Flanked here by the pinnacled fantasia of St Mary the Virgin Steeple Ashton - a 'silvery battleship' as Betjeman described it - and the massy grandeur of the collegiate church at Edington on the edge of Salisbury plain is the spired bellcote of a small gem in an equally prosperous context, All Saints Great Chalfield. We started our Bank Holiday Sunday excursion there, skimming a lively plant fair our Lacock hosts were keen to catch and heading straight for the garden of the amiably proportioned manor at opening time. The church, which feels more like a cosy private chapel appended by Thomas Trop(e)nell to the late 15th century house - he added the bellcote to the 13th century building at the same time - is echoed by two topiaried pavilions or tree 'houses' of hollowed-out yews, part of Alfred Parsons' splendid garden design in 1910.
Tropnell further enhanced the little church with a family chapel, approached through an elegant screen with his coat of arms - gryphons, not cockatoos - in the centre.
Mutilated but still striking wall-paintings of the life of St Catherine within are surprisingly well complemented by Andrew Taylor's 1999 windows taking St Luke's Parable of the Sower as pretext for a detailed representation of British nature. I've chosen just a couple of details.
The good folk of Steeple Ashton lavished the profits of their cloth-weaving on what for me is one of the most magical flourishes of Perpendicular Gothic.
The steeple which gives the place its name was several times toppled in the 17th century and is no more, but the height of the tower which once supported it remains impressive. Beneath the pinnacles is a gallimaufry of gargoyles.
The porch gives promise of stonework within: its vaulting, which contains at its centre the Assumption of the Virgin,
continues in aisles and chapels, though the original intention to have stone vaults throughout apparently halted when it came to the nave. This roof of oak and plaster with pendants and bosses gives the well-lit interior further airy grace.
Fragments of medieval glass help to date the greater part of the church: the white rose and the sun-on-shield of Richard III mean the structure must have been completed before his death in 1485.
Just as Steeple Ashton is a great flowering of late medieval art, so the church of the Blessed Virgin Mary, St Katherine and All Saints at Edington, just below the north slope of Salisbury Plain, ranks as a handsome specimen of the previous century's transition from Decorated to Perpendicular.
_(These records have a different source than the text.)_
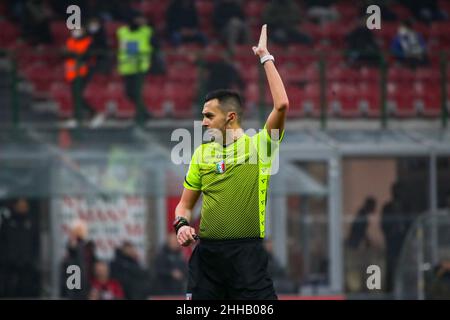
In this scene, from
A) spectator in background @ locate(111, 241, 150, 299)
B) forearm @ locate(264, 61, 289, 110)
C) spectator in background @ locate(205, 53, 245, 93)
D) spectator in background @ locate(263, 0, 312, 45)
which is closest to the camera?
forearm @ locate(264, 61, 289, 110)

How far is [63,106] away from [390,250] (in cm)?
499

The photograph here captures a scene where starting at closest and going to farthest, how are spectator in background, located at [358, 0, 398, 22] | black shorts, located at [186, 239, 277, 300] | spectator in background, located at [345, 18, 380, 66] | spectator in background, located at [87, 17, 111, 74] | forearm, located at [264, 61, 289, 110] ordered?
forearm, located at [264, 61, 289, 110]
black shorts, located at [186, 239, 277, 300]
spectator in background, located at [87, 17, 111, 74]
spectator in background, located at [345, 18, 380, 66]
spectator in background, located at [358, 0, 398, 22]

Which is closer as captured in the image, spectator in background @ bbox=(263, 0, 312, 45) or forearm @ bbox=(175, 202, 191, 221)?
forearm @ bbox=(175, 202, 191, 221)

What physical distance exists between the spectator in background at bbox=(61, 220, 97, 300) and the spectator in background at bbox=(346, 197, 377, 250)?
3767 mm

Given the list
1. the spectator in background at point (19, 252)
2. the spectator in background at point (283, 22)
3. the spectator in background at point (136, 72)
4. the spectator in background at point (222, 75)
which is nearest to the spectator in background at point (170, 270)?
the spectator in background at point (19, 252)

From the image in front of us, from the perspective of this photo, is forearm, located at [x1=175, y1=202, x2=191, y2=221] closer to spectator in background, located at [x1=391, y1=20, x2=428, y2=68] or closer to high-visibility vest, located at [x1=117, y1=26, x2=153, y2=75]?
high-visibility vest, located at [x1=117, y1=26, x2=153, y2=75]

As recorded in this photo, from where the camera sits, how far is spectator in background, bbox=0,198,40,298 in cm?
1564

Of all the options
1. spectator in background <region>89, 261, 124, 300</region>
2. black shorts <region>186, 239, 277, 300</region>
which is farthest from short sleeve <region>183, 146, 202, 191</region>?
spectator in background <region>89, 261, 124, 300</region>

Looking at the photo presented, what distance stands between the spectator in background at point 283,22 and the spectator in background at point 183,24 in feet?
3.62

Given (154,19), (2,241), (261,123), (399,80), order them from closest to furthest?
(2,241), (261,123), (399,80), (154,19)

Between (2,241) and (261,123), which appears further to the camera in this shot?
(261,123)
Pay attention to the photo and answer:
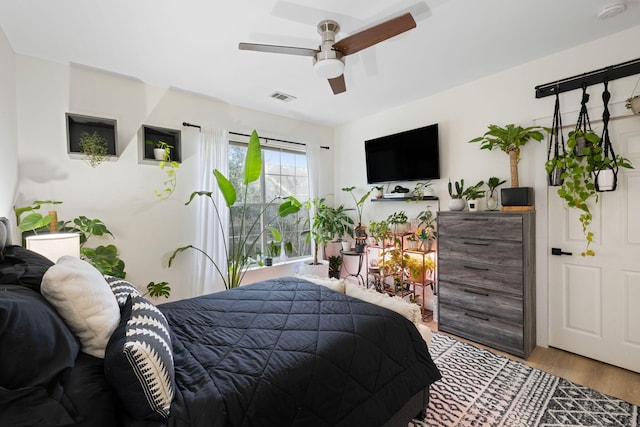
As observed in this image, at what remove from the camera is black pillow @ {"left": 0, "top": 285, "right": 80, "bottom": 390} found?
73cm

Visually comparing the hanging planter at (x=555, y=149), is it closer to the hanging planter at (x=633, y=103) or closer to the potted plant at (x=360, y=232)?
the hanging planter at (x=633, y=103)

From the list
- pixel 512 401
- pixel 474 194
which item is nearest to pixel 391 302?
pixel 512 401

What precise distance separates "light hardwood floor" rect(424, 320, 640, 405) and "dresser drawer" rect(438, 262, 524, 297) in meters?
0.55

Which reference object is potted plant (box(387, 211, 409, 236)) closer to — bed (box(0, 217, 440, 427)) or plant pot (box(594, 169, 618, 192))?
plant pot (box(594, 169, 618, 192))

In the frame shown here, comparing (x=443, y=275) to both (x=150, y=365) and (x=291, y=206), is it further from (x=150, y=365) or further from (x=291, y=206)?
(x=150, y=365)

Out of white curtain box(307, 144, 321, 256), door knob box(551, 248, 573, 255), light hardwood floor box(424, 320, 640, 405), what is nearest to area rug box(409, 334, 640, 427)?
light hardwood floor box(424, 320, 640, 405)

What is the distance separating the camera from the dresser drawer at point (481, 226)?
Result: 244 cm

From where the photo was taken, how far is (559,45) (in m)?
2.32

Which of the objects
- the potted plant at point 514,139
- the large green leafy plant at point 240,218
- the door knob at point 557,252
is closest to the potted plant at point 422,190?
the potted plant at point 514,139

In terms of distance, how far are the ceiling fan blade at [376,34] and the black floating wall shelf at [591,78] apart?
5.48 feet

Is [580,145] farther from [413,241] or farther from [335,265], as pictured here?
[335,265]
Its richness is due to its foundation, between 1352 and 1361, by William of Edington, Bishop of Winchester, who set up the neighbouring priory for the Augustinian Order of Bonhommes. Among whose number this monk may or may not be counted (the inappropriate blue of his vestment is due to a later recolouring, though some of the original has survived).
Again, he may or may not be a Baynton, as suggested by the visual representation of a bay in a barrel (tun) of wine.
Even more splendid is the monument dedicated to Sir Edward Lewys by his wife Anne Beauchamp, who followed her husband to eternal rest in 1664. It quite seduced me away from the other glories of the 14th century chancel. The angel or putto poised with crown above the couple is of wood rather than marble, which accounts for his elegant suspension.
The children pray for their parents below
and are imitated - with a presumably unintended sense of humour - by the early 19th century monument to the Tayler family in the north aisle. These equally pious offspring are children no longer.
Very nearly contemporary with the Lewys monument are the plaster vaults of nave, transepts and tower.
And so, our church homages done, we journeyed south for a circular walk around woods and downs. In a couple of weeks the bluebells may be over
but the beeches will be in full leaf and parts of the woodland will be covered in the orchids of several species we found emerging on the slopes.